Experiments

Please check amlt_configs/ for the experiments configs.

Performance

The major results can be found in docs/MODEL_ZOO.md and our Project Page.

We also provide evaluation code of our baseline (Promptable-GRiT) and benchmark referring VLLMs.

Evaluate with `vdtk`

Install `vdtk`

Support CLIP computation with images encoded by base64.

https://github.com/xk-huang/vdtk/tree/dev

data (e.g., jar files): https://huggingface.co/xk-huang/vdtk-data

Install with external data:

Docker

alias=`whoami | cut -d'.' -f2`
docker run -itd --runtime=nvidia --ipc=host --privileged -v /home/${alias}:/home/${alias} -w `pwd` --name sca nvcr.io/nvidia/pytorch:22.10-py3 bash
docker exec -it sca bash

# In the docker container
# cd to the code dir
. amlt_configs/setup.sh
source ~/.bashrc
pip install pydantic==1.10.8  # https://github.com/pydantic/pydantic/issues/545#issuecomment-1573776471
. amlt_configs/setup_eval_suite.sh

Conda

# Install env first
# conda create -n sca -y python=3.9 
# conda activate sca
# conda install pytorch==2.0.1 torchvision==0.15.2 torchaudio==2.0.2 pytorch-cuda=11.8 -c pytorch -c nvidia

ORIGINAL_DIR="$(pwd)"
REPO_DIR=/tmp/vdtk
git clone --recursive https://github.com/xk-huang/vdtk.git $REPO_DIR -b dev
cd $REPO_DIR
git submodule update --init --recursive

apt-get update
sudo apt-get update
apt-get install git-lfs
sudo apt-get install git-lfs

git lfs install
git clone https://huggingface.co/xk-huang/vdtk-data
# git submodule init && git submodule update

rsync -avP ./vdtk-data/vdtk .
rm -rf vdtk-data

pip install --upgrade pip
pip install -e . POT==0.9.0  # POT=0.9.1 will take up all the memory with tf backend
pip install tensorflow==2.12.1  # Just fix one version of tf
pip install levenshtein==0.21.1
pip install openpyxl==3.1.2

python3 -c "import tensorflow as tf; print(tf.config.list_physical_devices('GPU'))"
cd "$ORIGINAL_DIR"

Potential Problems:

About Tensorflow: TF does not support CUDA 12 now (08/15/23).
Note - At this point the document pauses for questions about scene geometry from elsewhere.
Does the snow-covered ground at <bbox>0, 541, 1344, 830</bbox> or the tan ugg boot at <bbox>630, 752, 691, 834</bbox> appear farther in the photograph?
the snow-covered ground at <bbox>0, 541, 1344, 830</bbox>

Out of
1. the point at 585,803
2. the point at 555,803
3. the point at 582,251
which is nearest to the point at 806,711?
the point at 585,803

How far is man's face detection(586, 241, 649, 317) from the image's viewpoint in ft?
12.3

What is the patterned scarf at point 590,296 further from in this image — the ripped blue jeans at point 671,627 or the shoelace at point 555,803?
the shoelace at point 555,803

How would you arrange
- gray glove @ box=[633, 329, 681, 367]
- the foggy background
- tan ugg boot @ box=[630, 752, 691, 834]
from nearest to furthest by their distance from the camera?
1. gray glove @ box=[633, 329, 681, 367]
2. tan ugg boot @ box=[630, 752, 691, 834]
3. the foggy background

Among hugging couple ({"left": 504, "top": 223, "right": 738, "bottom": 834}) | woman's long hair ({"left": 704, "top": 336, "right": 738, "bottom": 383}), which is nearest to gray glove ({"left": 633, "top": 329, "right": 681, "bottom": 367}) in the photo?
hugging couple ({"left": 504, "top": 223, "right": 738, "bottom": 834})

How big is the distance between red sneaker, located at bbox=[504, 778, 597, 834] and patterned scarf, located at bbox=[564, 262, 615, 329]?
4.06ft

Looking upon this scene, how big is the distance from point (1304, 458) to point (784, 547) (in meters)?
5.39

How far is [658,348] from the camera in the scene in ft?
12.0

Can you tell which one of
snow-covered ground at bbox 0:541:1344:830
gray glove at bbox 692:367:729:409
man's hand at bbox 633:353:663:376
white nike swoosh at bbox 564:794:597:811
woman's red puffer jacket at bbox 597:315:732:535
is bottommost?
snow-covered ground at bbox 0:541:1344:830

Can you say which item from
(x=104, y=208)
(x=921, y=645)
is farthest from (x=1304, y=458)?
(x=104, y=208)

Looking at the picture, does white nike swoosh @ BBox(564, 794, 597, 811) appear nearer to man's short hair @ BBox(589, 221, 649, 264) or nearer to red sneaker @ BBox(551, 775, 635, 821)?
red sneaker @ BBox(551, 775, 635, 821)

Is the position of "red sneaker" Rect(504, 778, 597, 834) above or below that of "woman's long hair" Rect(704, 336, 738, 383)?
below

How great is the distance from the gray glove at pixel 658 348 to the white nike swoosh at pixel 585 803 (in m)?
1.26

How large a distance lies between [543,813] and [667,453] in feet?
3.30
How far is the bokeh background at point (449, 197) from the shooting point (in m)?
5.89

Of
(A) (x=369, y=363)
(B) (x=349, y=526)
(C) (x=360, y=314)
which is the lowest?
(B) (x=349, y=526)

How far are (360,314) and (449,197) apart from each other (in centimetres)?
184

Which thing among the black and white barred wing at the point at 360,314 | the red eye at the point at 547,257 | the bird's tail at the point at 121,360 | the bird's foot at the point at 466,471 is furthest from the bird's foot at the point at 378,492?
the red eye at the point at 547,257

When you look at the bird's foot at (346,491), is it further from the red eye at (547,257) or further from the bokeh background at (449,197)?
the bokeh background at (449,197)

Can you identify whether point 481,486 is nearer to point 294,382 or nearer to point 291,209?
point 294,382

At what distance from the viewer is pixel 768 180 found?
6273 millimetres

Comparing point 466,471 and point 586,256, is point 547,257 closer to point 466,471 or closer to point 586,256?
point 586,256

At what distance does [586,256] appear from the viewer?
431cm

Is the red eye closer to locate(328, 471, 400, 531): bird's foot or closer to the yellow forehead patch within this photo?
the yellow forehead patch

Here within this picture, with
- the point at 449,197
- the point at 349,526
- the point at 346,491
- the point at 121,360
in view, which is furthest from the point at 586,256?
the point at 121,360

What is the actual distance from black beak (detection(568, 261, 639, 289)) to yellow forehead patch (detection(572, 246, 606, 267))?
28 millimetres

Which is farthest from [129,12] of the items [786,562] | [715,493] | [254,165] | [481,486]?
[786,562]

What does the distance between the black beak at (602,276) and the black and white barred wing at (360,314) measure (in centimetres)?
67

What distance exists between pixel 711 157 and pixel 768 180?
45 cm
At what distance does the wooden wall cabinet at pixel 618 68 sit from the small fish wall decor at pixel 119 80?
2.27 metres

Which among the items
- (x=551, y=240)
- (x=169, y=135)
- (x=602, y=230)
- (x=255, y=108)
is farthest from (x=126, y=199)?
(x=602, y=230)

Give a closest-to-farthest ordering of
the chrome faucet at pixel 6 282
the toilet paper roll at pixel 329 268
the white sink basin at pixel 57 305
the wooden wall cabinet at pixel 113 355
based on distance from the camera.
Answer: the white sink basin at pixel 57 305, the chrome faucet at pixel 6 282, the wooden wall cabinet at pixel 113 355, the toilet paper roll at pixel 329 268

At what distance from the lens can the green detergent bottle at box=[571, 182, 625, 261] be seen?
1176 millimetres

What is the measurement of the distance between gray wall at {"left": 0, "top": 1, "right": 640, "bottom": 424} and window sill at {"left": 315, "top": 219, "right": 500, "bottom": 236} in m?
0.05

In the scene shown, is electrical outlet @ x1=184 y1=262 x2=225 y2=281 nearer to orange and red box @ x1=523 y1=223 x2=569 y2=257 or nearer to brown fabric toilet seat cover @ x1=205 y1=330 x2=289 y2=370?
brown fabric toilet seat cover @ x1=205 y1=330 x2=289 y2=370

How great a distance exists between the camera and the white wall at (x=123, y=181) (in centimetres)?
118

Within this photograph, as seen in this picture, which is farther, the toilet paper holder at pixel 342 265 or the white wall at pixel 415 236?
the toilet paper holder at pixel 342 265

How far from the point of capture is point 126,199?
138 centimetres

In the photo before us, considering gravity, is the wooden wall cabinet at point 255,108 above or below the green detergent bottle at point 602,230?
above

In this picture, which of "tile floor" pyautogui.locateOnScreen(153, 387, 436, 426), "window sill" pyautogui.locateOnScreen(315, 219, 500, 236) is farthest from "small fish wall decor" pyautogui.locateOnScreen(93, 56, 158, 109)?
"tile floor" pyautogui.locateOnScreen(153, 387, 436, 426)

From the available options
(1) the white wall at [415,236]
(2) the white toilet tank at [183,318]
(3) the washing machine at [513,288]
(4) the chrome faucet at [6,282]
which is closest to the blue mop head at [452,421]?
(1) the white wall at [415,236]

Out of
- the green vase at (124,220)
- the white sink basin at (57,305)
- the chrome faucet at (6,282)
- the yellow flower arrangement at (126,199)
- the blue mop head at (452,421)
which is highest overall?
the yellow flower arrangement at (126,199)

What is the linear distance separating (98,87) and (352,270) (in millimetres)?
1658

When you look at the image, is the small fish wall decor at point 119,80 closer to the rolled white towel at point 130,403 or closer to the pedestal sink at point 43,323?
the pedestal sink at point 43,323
So we use nvcr.io/nvidia/pytorch:22.12-py3 which contains CUDA 11.8.
Encoding in docker image: import locale;locale.getpreferredencoding() is ANSI_X3.4-1968 rather than UTF-8 which causes error in file writing.
- change vdtk/metrics/tokenizer/ptbtokenizer.py:73: tmp_file = tempfile.NamedTemporaryFile(mode="w", delete=False, encoding="utf-8")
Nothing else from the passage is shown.